As optimal spacing between the Shine-Dalgarno (SD) sequence and the start codon has been shown to be crucial for bacterial gene expression (23, 24), we optimized the ribosomal binding site (RBS) for increased expression. To this end, we combined PmamDC45 with the original RBS of mamG, spaced by variable lengths from the SD sequence to the start codon of egfp (see Fig. S1B in the supplemental material). Whereas random single-base-pair substitutions within this region did not increase EGFP fluorescence (data not shown), an 8-bp spacing in combination with PmamDC45 caused 2.8-fold-higher fluorescence than the native RBS (13 bp), while spacings of 5, 10, or 12 bp did not increase fluorescence (Fig. 1B). Thus, a spacing-optimized RBS (AGGAGATCAGCATATG; RBS in italics and spacing in bold, followed by the start codon), referred to as oRBS, was used in all subsequent optimization steps.
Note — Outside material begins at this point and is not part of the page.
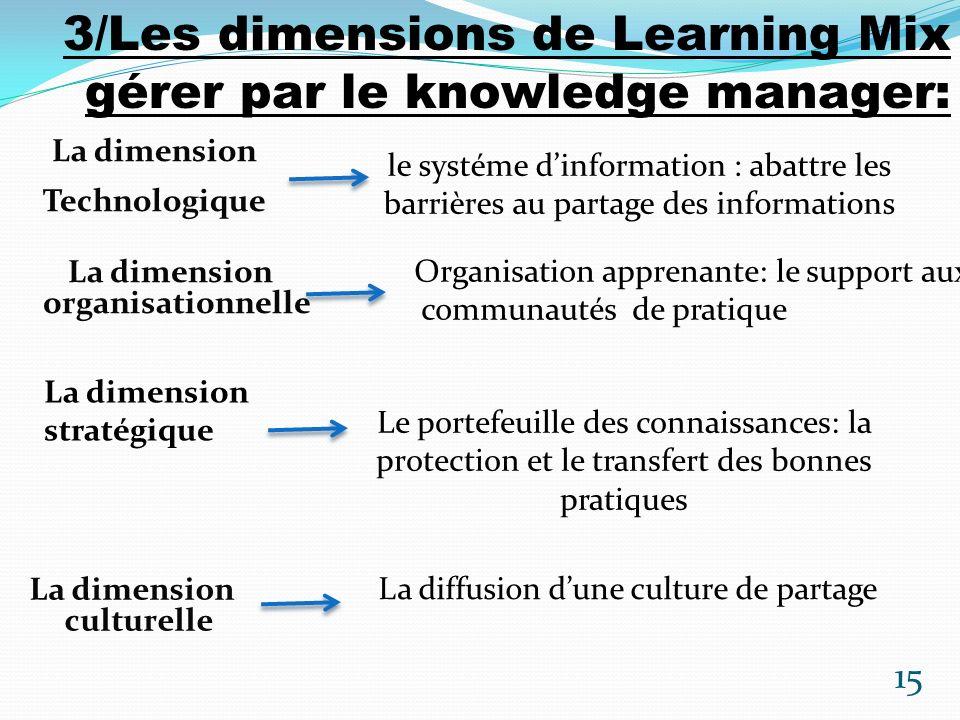 Barrières et leviers au management des connaissances chez Lafarge 16 (Tableau 2)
Optimization of Tet-inducible expression.

In the next step, we wanted to generate an inducible expression system, which should exhibit tight repression in the absence of inducer while allowing high and tunable expression after induction. A hybrid promoter similar to that described by Yoshino et al. (14), consisting of the PmamDC45 promoter and two tetO sequences, yielded no expression in M. gryphiswaldense. Likewise, we failed to construct various hybrid promoters by combining operators from the Tet and the lactose systems with native M. gryphiswaldense promoters, including PmamDC45 and the nitrate-responsive PnirS (25). Also, we found none of the tested inducible expression systems reported for other alphaproteobacteria (2629) to be sufficiently functional in M. gryphiswaldense. In a different approach, we failed to reconstruct a riboswitch that reportedly was functional in the closely related species M. magneticum (30) but exhibited high fluorescence in the absence of the inducer theophylline in M. gryphiswaldense (data not shown). The widely used Plac promoter yielded inducible yet very weak expression in M. gryphiswaldense (our unpublished data).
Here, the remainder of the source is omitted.